The death of active management and the development of artificial intelligence

A few days ago we had breakfast with an article whose headline read “ChatGPT creates a more profitable portfolio than the main funds.” In fact, an experiment conducted in the UK consisted of asking ChatGPT to set up an investment fund by selecting 38 companies. After eight weeks, the fund returned 4.9%, compared to an average loss of -0.8% for Interactive Investor’s top 10 funds. These funds include some well-known funds such as Fundsmith, as well as other funds from the world’s leading managers.

We also have every year the study by Pablo Fernández, a well-known finance professor at IESE Business School, in which, by randomly selecting different companies, he usually achieves returns that are above the average of the funds in the market.

Given this type of study and the advancement of artificial intelligence, it is possible to take into account the role of the fund manager and the role of the portfolio manager. This is all the more true as almost 30% of UK adults already do their advice with artificial intelligence tools or are considering doing so: specifically with ChatGPT.

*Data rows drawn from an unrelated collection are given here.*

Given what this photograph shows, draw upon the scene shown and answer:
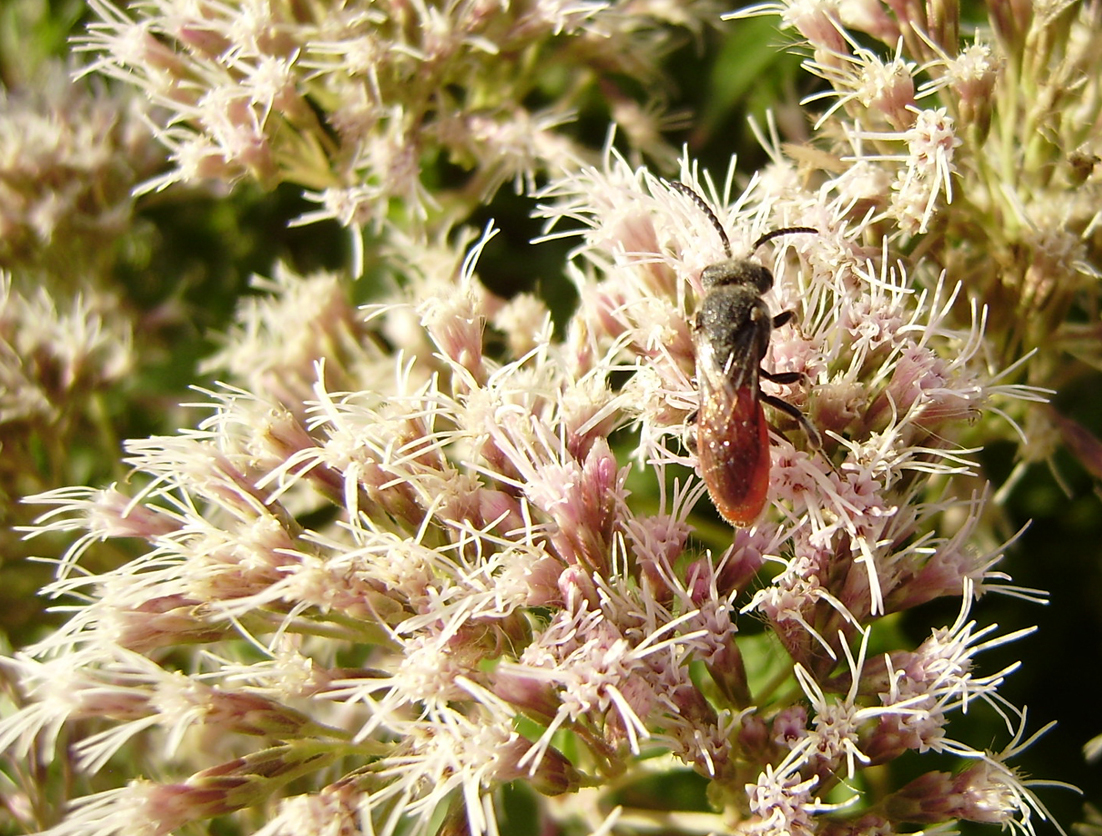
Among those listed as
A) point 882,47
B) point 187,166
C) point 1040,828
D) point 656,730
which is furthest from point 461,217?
point 1040,828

In the industry, we are seeing how effectively we are increasingly using quantitative funds, artificial intelligence-built portfolios, robo-advisors, index funds or ETF portfolios, and all sorts of tools that are much more powerful than any manager’s mind. How can we compete with models that have much more capacity than that of a portfolio manager? This is even more true when the commissions on these vehicles are typically lower. Who is willing to pay for wealth management? Many might think that artificial intelligence means the end of many professions – as has already been shown – including that of investment manager.

In reality, this should not be taken as a chronicle of the announced death of portfolio and fund management, but rather as an incentive to return to the essence of management. And while the quantitative data is very important, it’s not everything. In addition, it is far from the most important. In fact, an S&P study collecting US equity funds shows that very few have the consistency to remain in the top quartiles for five consecutive periods. For large cap funds in particular, the percentage of funds remaining in the first quartile after 5 years is zero!

This is where the magic of humans comes in and the importance of qualitative analysis, which artificial intelligence cannot provide, let alone a quantitative model, no matter how sophisticated the tools may be. Economics is a social science and finance, as part of economics, is also a social science. Therefore, the object of investigation is man. In the natural sciences, Popper’s scientific method works quite well. Not in the sciences of human action. Therefore, we must use the person as a starting point for decision-making.

One of the youngest sectors of the economy is behavioral finance, which will increasingly play a more important role in managerial decision-making. And if we don’t put the focus on people and their actions, artificial intelligence will effectively end the role of managers. However, if we focus on the person in addition to analyzing the quantitative data, the manager gives a much more important value than that of the intelligent models.

Evolve or die. Those managers who know how to recognize human needs, how to integrate qualitative tools into their studies and know that people are at the center of their studies will have skills that no machine can ever take away from them. These managers will add significant value to their companies and be irreplaceable for their clients. If you don’t know how to adapt to change and return to the essence of our science, you’d better find another job. In times of so many advances in technology, we’re going to find out who’s naked at low tide. Active management will by no means die, it will bring greater added value each time; Yes, for those who know how to adapt.